Sarah Palin, former governor of Alaska and 2008 Republican vice presidential nominee, has become a powerful political voice by employing folksy charisma and social media to impact nominations, elections, and policy. During the midterm elections, Palin successfully endorsed numerous winning candidates in Republican primaries, including long shot Governor Nikki Haley (R – SC). Her efforts fueled campaigns and lifted her party to reclaim the House of Representatives in historic fashion. Regardless of how one views her personally, it is foolish to deny her influence on U.S. politics.
Palin possesses several strengths as a potential candidate. She has demonstrated her ability to pack fundraisers, draw enormous crowds to campaign rallies, and relate to voters on a personal level. For example, she drew an estimated 30,000 to 60,000 individuals to a rally in The Villages, Florida and her PAC raised over 3 million dollars in 2010, mostly from individual contributions. Her populist style of politics has turned her into a celebrity of sorts. She has authored two books and starred in a documentary series about her adventures in the Alaskan outdoors.
Unlike Mitt Romeny, Palin has a strong following among social conservatives and members of the Tea Party. Another major advantage for Palin is her use of social media. Her ability to use “free” media allows her to spend less on paid advertising.

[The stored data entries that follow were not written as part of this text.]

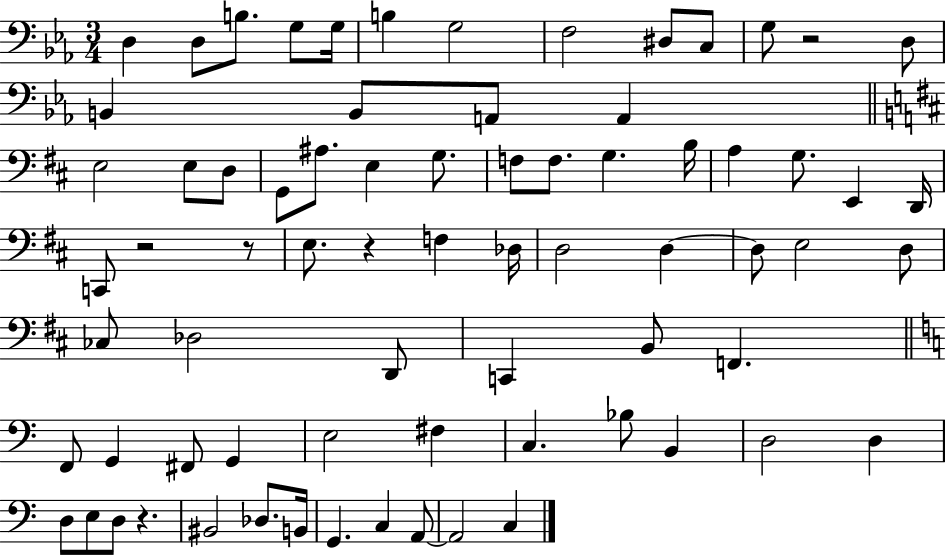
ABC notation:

X:1
T:Untitled
M:3/4
L:1/4
K:Eb
D, D,/2 B,/2 G,/2 G,/4 B, G,2 F,2 ^D,/2 C,/2 G,/2 z2 D,/2 B,, B,,/2 A,,/2 A,, E,2 E,/2 D,/2 G,,/2 ^A,/2 E, G,/2 F,/2 F,/2 G, B,/4 A, G,/2 E,, D,,/4 C,,/2 z2 z/2 E,/2 z F, _D,/4 D,2 D, D,/2 E,2 D,/2 _C,/2 _D,2 D,,/2 C,, B,,/2 F,, F,,/2 G,, ^F,,/2 G,, E,2 ^F, C, _B,/2 B,, D,2 D, D,/2 E,/2 D,/2 z ^B,,2 _D,/2 B,,/4 G,, C, A,,/2 A,,2 C,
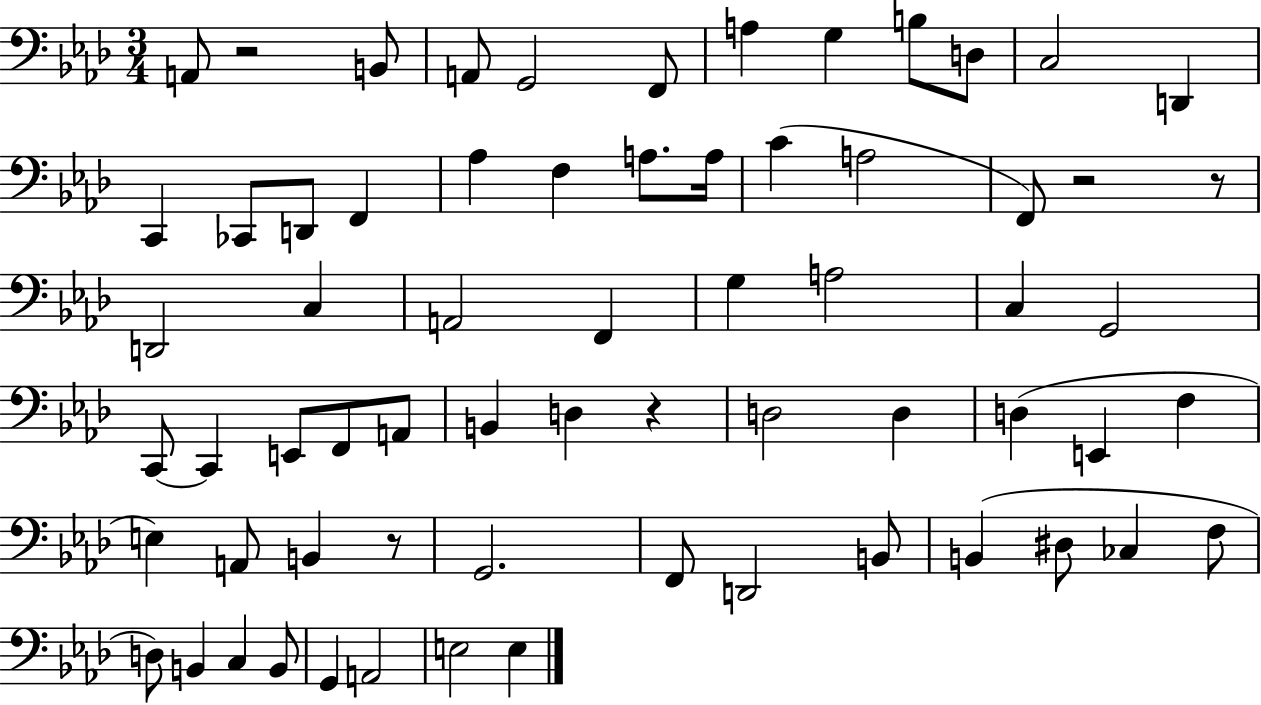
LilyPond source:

{
  \clef bass
  \numericTimeSignature
  \time 3/4
  \key aes \major
  a,8 r2 b,8 | a,8 g,2 f,8 | a4 g4 b8 d8 | c2 d,4 | \break c,4 ces,8 d,8 f,4 | aes4 f4 a8. a16 | c'4( a2 | f,8) r2 r8 | \break d,2 c4 | a,2 f,4 | g4 a2 | c4 g,2 | \break c,8~~ c,4 e,8 f,8 a,8 | b,4 d4 r4 | d2 d4 | d4( e,4 f4 | \break e4) a,8 b,4 r8 | g,2. | f,8 d,2 b,8 | b,4( dis8 ces4 f8 | \break d8) b,4 c4 b,8 | g,4 a,2 | e2 e4 | \bar "|."
}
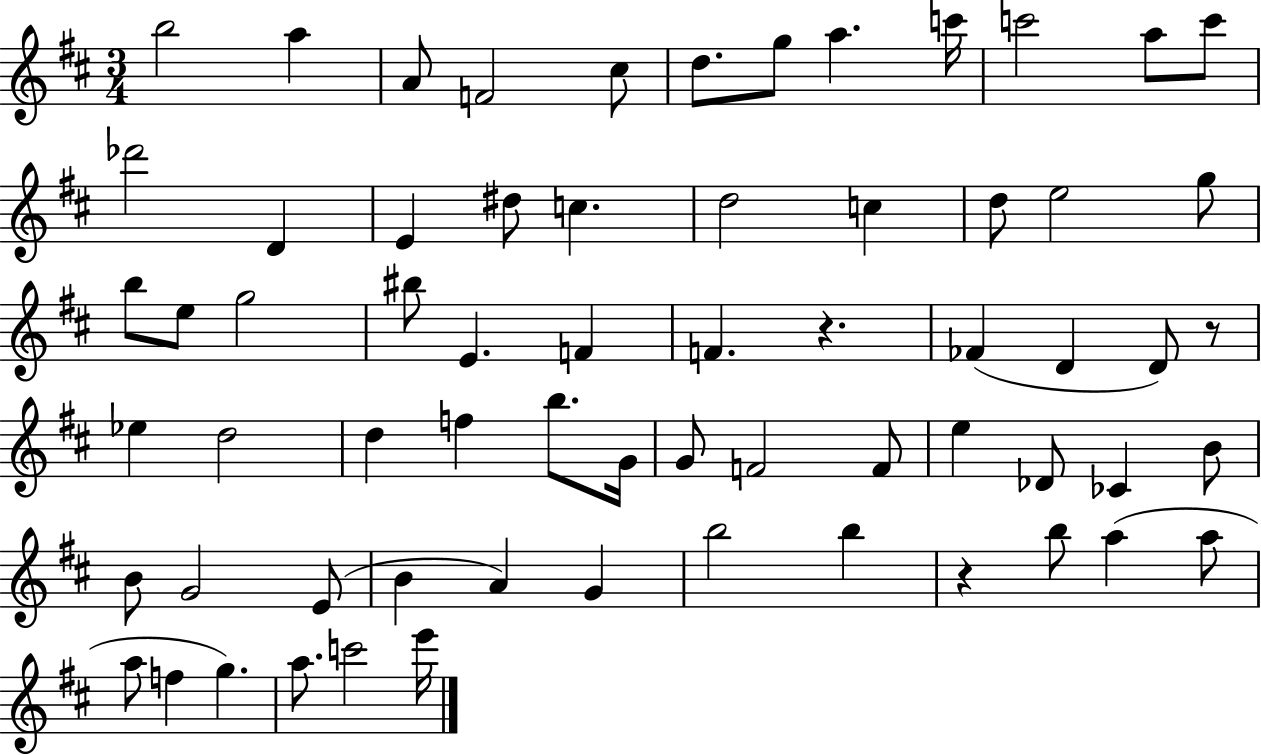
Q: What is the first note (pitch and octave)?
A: B5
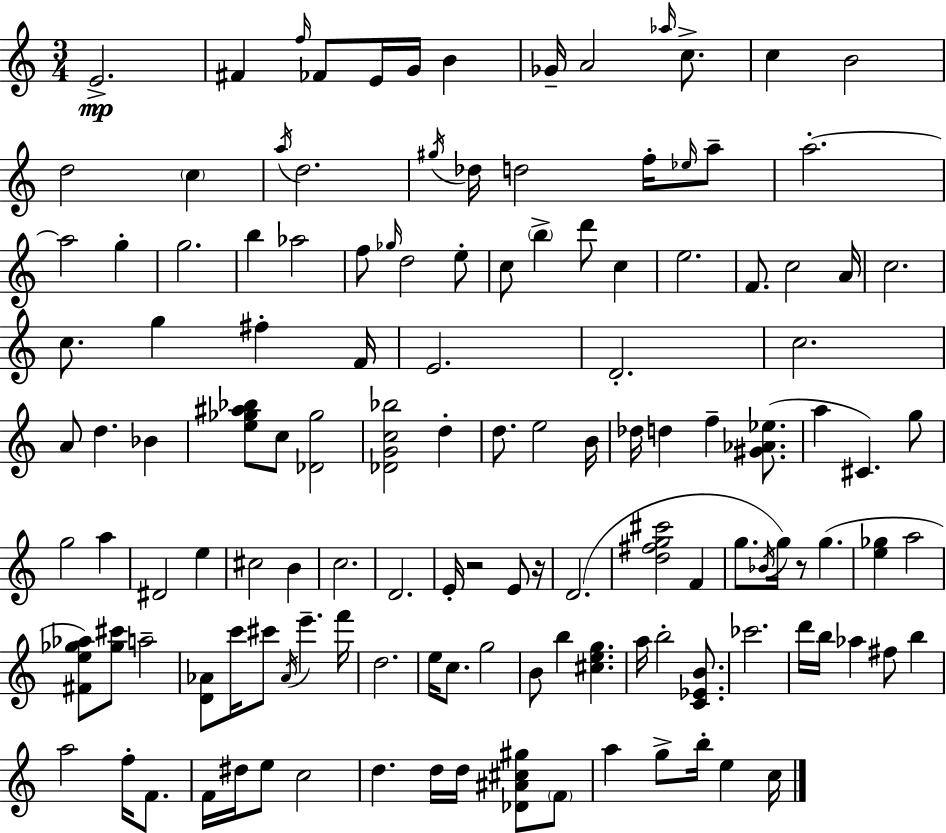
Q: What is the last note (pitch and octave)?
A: C5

An organized campaign structure and electability concerns are perhaps Palin’s biggest disadvantages. In head to head matchups with the president, Palin currently lags. Republicans, even those who support her, are concerned with her ability to win a general election. However, breaking down the numbers could help ease those concerns.
Analysis of polling data provides a candidate’s “floor," or the minimum percentage of the vote they can expect to receive against any opponent. According to an analysis of polling, Obama’s “floor” is 43% and Palin’s is 39% (Obama +4). A “floor” determines a candidate’s solid support and eliminates volatile support that can be changed by acquiring information. Likely, things could not get worse for Palin; she has arguably received more negative media coverage than any other political figure. Voters will have the opportunity to acquire information if Palin is given the opportunity to speak during debates, through advertising and speeches.
Perhaps her greatest challenge will be overcoming the perception that she lacks substance on policy issues. She has begun taking recent steps to increase her policy credentials including a recent trip to India and Israel.
Similar to the early political career of President Ronald Reagan, Palin has been portrayed as lacking the knowledge and credentials to be president of the United States. Her challenge will be to prove them wrong. Is she up to the challenge? Time will tell, but the self-described “hockey mom” continues to surprise. I am still not convinced she will run, but do not count her out for 2012. She thrives on being the underdog. I do know she will be a powerful influence moving forward.